El episodio más alucinante en ese lugar que ha llegado a mi conocimiento, fue que le robaron las pizzas en marcha a uno de mis compañeros. Parece ser que mi compañero iba bajando la cuesta despacito, y unos niñatos se colocaron con su moto justo detrás de él. Entonces, el que iba de paquete consiguió abrir el cajón de las pizzas y coger la bolsa térmica sin que mi compañero se diera cuenta. Cuando llegó a su destino, vió que el cajón estaba vacío y que las pizzas habían volado. Unos profesionales. Desde entonces no dejo que nadie me vaya "comiendo el culo" y menos en ese sitio.

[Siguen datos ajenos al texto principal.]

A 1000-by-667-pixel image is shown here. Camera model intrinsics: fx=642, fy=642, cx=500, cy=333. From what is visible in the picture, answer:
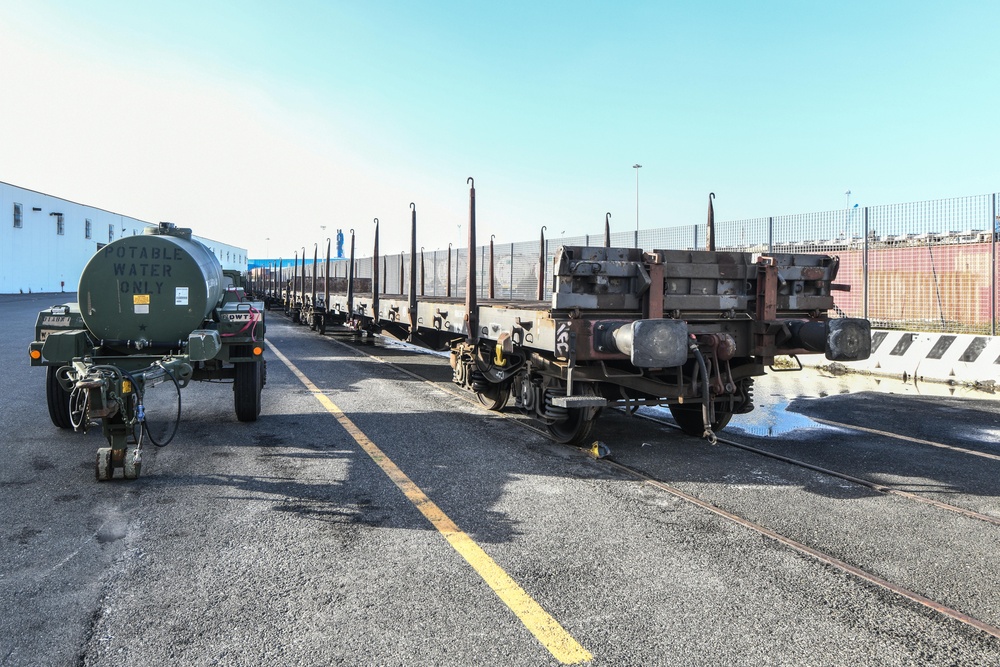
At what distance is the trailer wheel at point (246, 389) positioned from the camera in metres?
7.34

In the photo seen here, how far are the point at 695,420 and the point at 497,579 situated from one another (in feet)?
13.4

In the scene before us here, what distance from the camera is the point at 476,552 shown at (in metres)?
3.84

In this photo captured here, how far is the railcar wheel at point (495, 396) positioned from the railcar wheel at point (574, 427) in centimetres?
127

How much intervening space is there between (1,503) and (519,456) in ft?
13.3

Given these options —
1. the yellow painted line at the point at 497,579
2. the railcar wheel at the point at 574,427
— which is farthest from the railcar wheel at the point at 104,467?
the railcar wheel at the point at 574,427

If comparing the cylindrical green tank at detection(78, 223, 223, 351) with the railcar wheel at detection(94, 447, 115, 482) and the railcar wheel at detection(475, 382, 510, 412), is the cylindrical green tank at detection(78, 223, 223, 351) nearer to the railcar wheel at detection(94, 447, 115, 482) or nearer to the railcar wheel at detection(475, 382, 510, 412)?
the railcar wheel at detection(94, 447, 115, 482)

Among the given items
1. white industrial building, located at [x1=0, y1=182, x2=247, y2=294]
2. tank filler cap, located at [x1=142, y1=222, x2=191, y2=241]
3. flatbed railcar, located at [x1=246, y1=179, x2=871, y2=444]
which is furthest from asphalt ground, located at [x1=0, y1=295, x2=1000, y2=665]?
white industrial building, located at [x1=0, y1=182, x2=247, y2=294]

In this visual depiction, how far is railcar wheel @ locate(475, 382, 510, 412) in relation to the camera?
7.89 m

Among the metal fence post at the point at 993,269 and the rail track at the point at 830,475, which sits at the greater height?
the metal fence post at the point at 993,269

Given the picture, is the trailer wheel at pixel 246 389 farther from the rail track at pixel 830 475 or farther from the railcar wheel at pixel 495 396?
the rail track at pixel 830 475

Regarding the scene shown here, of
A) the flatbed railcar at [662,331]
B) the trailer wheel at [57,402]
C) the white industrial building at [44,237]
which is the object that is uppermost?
the white industrial building at [44,237]

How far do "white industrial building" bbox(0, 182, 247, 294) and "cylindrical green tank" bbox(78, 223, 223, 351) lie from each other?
1629 inches

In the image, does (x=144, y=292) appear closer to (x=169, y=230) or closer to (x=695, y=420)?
(x=169, y=230)

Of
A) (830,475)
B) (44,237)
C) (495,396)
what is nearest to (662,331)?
(830,475)
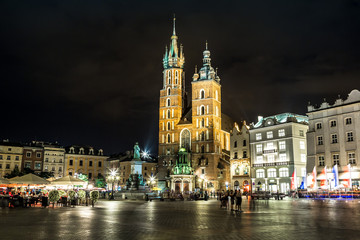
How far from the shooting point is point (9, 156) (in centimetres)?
9050

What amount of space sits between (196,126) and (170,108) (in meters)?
10.1

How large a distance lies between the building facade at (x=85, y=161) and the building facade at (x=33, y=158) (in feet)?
24.1

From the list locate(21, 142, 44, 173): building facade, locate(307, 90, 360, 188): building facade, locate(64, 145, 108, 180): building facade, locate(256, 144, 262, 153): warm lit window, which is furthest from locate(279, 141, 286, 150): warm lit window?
locate(21, 142, 44, 173): building facade

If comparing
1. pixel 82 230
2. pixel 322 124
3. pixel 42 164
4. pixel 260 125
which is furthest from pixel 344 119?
pixel 42 164

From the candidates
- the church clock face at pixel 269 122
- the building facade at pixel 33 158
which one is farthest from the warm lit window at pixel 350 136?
the building facade at pixel 33 158

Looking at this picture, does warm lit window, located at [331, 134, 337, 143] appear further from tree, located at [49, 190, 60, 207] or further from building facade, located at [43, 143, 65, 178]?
building facade, located at [43, 143, 65, 178]

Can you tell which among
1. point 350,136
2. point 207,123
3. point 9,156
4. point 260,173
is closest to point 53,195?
point 350,136

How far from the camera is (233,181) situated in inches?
3041

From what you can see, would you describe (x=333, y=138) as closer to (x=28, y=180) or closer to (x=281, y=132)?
(x=281, y=132)

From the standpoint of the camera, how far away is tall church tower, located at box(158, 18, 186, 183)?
3750 inches

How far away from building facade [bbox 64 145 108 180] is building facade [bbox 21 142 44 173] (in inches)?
289

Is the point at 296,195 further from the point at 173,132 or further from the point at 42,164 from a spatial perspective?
the point at 42,164

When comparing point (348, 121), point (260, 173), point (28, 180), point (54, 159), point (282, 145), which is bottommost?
point (28, 180)

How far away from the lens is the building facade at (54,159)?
97219mm
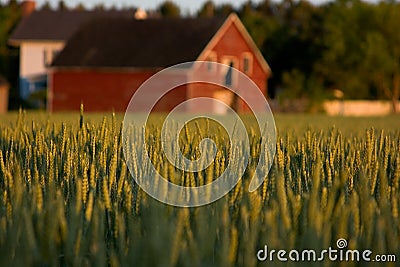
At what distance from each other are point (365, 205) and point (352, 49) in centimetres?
4984

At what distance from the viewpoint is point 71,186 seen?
393cm

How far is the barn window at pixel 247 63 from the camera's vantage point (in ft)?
A: 141

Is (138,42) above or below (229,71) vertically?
above

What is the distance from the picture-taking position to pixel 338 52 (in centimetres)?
5066

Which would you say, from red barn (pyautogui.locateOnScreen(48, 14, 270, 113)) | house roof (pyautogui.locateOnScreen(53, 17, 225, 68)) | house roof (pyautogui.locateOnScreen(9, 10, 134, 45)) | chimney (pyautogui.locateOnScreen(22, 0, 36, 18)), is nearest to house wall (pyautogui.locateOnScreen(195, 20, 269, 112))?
red barn (pyautogui.locateOnScreen(48, 14, 270, 113))

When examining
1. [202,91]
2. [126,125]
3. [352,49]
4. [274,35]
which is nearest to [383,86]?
[352,49]

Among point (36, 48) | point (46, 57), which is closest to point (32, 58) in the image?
point (36, 48)

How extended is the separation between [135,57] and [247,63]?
6.11 m

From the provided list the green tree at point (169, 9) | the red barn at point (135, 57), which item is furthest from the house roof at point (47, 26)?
the green tree at point (169, 9)

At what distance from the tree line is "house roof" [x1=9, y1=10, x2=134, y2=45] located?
184 inches

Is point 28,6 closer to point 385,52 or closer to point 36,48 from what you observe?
point 36,48

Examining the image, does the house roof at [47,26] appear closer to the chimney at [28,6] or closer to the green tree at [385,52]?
the chimney at [28,6]

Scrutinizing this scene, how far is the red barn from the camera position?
40.5 m

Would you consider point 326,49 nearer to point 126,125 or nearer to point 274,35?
point 274,35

A pesar de todo eso, siempre que paso por ahí, no dejo de hacerme las mismas preguntas: "¿Cómo fue esta calle hace cinco siglos? ¿Qué tipo de gente vivía en este lugar?". El mismo nombre de la calle sugiere muchas cosas. Te imaginas la calle llena de talleres artesanos donde trabajan la plata, seguramente morada de judíos que la habitaban previamente a la expulsión decretada por los Reyes Católicos. Sospechas, que un día se ven confirmadas por la existencia de una casa, nueva o reformada, que en su fachada muestra una estrella de David junto con un puñado de caracteres hebreos. Entonces vienen a tu mente aquellas imágenes que creó tu imaginación cuando leías "El último judío" de Noah Gordon, de un chico que trabajaba en la platería de su padre en alguna calle similar de la antigua Toledo. Te imaginas la misma historia, pero en un sitio diferente, aquí, cerca de tu trabajo. Al lado de un barrio residencial que se ha convertido en morada de nuevos pijos, de niñatos “raperos” con zapatillas de cien euros “pa' rriba” y con ropa cara que no han pagado ellos. Un barrio que en lugar de llamarse "La Bola de Oro", debería llamarse "Camino de los Neveros", que aunque existe la calle "Real de los Neveros", debería haberse llamado a todo el barrio así. Lo que pasa es que la palabra "nevero" es un oficio, que implica trabajo, y el trabajo es de proletarios. Así que algún astuto constructor, en comunión con el político de turno, decidió llamar al barrio "Bola de Oro", que connota opulencia, para así poder vender las viviendas bastante más caras.
- ¿Dónde vives Mari Puri?
- Pues me acabo de mudar a la "Bola de Oro".
- ¡Ay! ¡Que estupendo!
Pero no hay que sorprenderse. Esto es lo que ha pasado siempre en Granada. Aquí los políticos casi nunca han intentando conservar el patrimonio. Siempre ha sido mejor derribar lo viejo y construir algo nuevo. Así desapareció el barrio que ocupaba antes la Gran Vía. Sin embargo, yo no puedo evitar sentir pena por una calle, que en algún tiempo debió ser bulliciosa y llena de actividad, y que ahora, parece abandonada y pone el vello de punta.